§ Task instructions
Please revise the part that opens with the line containing "Is the exposed" and closes with the line containing "3609 millimetres", changing "dark foreground tree" to "shadowy foreground tree" and leaving everything else unchanged.

§ Records in a dataset
======

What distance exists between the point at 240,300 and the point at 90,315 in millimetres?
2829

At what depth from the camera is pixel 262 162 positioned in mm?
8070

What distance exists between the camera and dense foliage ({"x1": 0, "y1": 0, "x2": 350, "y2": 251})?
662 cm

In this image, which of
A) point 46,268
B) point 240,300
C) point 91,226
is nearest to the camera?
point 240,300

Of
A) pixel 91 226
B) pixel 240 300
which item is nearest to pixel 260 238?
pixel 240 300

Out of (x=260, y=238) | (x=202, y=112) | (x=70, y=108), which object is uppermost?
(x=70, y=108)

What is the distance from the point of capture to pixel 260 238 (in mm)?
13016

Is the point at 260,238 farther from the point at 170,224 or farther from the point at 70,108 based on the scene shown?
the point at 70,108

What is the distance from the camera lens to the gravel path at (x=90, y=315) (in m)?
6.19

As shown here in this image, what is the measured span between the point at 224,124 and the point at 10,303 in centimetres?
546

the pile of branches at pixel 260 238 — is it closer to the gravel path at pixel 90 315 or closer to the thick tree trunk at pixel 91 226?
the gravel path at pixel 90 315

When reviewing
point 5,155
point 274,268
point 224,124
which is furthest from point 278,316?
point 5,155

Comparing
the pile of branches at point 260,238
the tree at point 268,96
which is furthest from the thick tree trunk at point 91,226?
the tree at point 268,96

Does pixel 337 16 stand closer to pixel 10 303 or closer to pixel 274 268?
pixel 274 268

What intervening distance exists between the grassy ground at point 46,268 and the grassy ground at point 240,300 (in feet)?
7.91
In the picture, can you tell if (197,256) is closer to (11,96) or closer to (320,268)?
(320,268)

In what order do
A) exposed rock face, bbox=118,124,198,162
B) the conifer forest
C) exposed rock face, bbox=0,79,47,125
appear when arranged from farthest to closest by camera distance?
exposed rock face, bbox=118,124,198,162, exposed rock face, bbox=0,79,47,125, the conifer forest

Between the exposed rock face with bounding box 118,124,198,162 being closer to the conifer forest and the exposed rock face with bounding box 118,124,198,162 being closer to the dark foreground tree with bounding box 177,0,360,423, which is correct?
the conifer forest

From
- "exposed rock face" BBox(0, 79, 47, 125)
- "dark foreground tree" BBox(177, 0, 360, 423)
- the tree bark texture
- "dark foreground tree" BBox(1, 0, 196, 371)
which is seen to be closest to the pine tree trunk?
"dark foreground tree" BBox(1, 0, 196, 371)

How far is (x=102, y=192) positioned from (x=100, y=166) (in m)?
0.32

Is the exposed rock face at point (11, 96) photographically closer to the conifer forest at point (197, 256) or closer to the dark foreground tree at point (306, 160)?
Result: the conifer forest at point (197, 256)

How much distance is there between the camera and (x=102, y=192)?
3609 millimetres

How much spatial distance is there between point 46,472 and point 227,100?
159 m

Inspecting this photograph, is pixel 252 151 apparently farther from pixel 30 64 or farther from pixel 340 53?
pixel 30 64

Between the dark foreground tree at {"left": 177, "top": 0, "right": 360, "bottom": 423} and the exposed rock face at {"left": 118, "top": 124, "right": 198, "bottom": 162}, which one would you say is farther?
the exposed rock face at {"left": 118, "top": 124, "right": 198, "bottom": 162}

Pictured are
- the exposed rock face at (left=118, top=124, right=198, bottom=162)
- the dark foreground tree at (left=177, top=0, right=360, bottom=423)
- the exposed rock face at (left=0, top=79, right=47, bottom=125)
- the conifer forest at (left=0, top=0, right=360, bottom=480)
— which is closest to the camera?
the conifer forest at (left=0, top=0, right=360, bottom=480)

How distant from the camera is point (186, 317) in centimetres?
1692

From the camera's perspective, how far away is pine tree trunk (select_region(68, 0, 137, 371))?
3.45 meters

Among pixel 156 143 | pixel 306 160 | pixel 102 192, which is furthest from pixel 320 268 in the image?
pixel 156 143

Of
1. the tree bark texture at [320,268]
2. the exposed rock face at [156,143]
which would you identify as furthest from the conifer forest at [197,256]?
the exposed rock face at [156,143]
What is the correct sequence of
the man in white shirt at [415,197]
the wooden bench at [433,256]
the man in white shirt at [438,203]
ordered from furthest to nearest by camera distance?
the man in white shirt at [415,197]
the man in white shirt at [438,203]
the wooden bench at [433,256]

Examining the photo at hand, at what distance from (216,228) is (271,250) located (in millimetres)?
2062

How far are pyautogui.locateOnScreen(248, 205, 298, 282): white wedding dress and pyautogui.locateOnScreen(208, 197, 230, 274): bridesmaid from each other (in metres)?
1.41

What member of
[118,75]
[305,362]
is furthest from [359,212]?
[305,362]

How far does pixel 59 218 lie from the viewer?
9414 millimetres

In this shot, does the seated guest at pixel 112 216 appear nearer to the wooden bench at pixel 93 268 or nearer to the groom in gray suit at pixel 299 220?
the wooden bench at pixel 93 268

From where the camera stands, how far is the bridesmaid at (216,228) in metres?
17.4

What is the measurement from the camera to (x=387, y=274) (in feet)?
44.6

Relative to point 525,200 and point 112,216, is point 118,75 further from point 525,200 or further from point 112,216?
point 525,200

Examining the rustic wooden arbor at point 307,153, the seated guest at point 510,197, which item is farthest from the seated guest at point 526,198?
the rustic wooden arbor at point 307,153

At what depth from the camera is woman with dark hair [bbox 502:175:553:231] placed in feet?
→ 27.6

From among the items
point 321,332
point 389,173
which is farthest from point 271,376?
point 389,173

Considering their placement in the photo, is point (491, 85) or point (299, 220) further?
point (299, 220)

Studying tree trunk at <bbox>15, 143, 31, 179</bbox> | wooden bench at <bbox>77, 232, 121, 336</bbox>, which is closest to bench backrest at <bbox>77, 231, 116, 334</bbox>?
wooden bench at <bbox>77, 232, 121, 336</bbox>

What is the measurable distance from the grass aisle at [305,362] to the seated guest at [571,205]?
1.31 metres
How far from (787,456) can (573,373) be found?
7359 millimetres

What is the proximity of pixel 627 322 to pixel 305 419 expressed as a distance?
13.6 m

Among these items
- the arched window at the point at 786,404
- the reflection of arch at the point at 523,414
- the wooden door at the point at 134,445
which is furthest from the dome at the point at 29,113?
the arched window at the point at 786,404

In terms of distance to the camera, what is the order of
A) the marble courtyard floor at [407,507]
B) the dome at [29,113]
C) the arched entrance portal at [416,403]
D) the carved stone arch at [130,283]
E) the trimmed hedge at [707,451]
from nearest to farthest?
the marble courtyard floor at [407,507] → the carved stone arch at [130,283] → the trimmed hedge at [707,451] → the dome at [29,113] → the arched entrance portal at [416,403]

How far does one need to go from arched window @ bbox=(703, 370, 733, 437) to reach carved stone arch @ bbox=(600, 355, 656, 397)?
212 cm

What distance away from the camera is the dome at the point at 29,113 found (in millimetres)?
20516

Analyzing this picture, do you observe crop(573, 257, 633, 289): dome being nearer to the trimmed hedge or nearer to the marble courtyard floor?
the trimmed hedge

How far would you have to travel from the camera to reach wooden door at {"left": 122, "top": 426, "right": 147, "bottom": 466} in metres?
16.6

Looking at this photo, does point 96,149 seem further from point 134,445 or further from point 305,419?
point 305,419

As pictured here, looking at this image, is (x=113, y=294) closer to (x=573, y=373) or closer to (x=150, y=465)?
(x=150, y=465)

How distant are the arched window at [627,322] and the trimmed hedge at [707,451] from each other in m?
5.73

======

§ Output of the exercise
Is the exposed rock face at point (11, 96) photographically closer to the conifer forest at point (197, 256) or closer to the shadowy foreground tree at point (306, 160)?
Result: the conifer forest at point (197, 256)

How much distance is there between the camera and (x=102, y=192)?
3609 millimetres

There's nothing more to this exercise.